Whether your department decides to have your student employees work on-campus, remotely, or in a flexible location capacity (a blend of the two), below are some considerations and recommendations to help you think through a plan with your student employees.

Recommendations and Considerations

  1. Check-in with how your student employees are feeling about the possibility of working on campus.

Ask how your student employee is feeling about working on campus. Are they comfortable coming in the office with certain safety precautions as outlined by the Creating a Community of Care Action Plan? Would they rather not come in the office? What scenarios would make them feel more comfortable?

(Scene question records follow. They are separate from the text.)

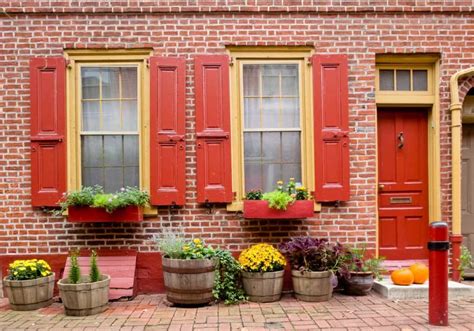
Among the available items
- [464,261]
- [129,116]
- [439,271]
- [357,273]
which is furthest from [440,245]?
[129,116]

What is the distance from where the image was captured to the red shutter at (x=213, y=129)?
588 centimetres

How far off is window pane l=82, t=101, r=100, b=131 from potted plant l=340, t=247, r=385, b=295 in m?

  1. Be flexible and assess whether their job can be done remotely.

Now more than ever is the time to be flexible. Evaluate the employee’s position and consider duties which can be completed remotely. Have a conversation with your student employee about their ideas for work that could be done remotely. Are there ways they can do staggered scheduling or remote assignments from home? Need to get creative? Check out the “Creating Remote Assignments” and “Remote Assignment Ideas” below.

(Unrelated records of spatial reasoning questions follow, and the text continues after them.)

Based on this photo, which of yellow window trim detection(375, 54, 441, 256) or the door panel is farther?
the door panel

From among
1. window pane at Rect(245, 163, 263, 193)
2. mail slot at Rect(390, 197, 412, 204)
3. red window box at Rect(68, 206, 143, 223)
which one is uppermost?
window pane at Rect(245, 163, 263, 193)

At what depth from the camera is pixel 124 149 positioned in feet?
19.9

Additionally, if you have multiple student employees and some feel comfortable with on-campus work while others do not, could you create duties and assignments that match these preferences? Be sure to list any requirements for in-person work clearly in open job descriptions. It’s important to be up front and clear as you are hiring.

Be mindful that students have a variety of financial situations and there is a potential for the inability to meet financial needs without employment. Nationally, 79% of undergraduates work at least one hour per week and 76% of entering first-year students plan to work in addition to taking classes. Furthermore, “7% of students in FWS (federal work study) relied solely on work study for employment; 86% of students has employment outside of work study; 7% have both” (Baum, 2010).

Anything we can do to keep students employed is helpful.

  1. Set and communicate expectations.

Be clear about what the student employee’s priorities should be during remote work. Set goals with your student employee about what they should accomplish. Be in frequent communication regarding expectations, performance, and deliverables. Document these agreed upon terms via email, so they can be used as a reference in one-on-one meetings and/or serve as a reminder to both the supervisor and the student employee.

  1. Provide technology.

During the check-in with your student employee about their comfort level, ask if they have the appropriate technology and systems access they need to work from remotely. If they do not, connect with your department business officer to inquire about technology and system access. It’s possible students are experiencing gaps in technology access and certain populations can be disproportionately impacted.

  1. Stay connected.

Hold regular one-on-one meetings. Turn your video on and ask your employee to do the same. Send an email or a Teams message to check-in with how they’re doing. How’s the day going? How are their classes? Anything they may need your support with?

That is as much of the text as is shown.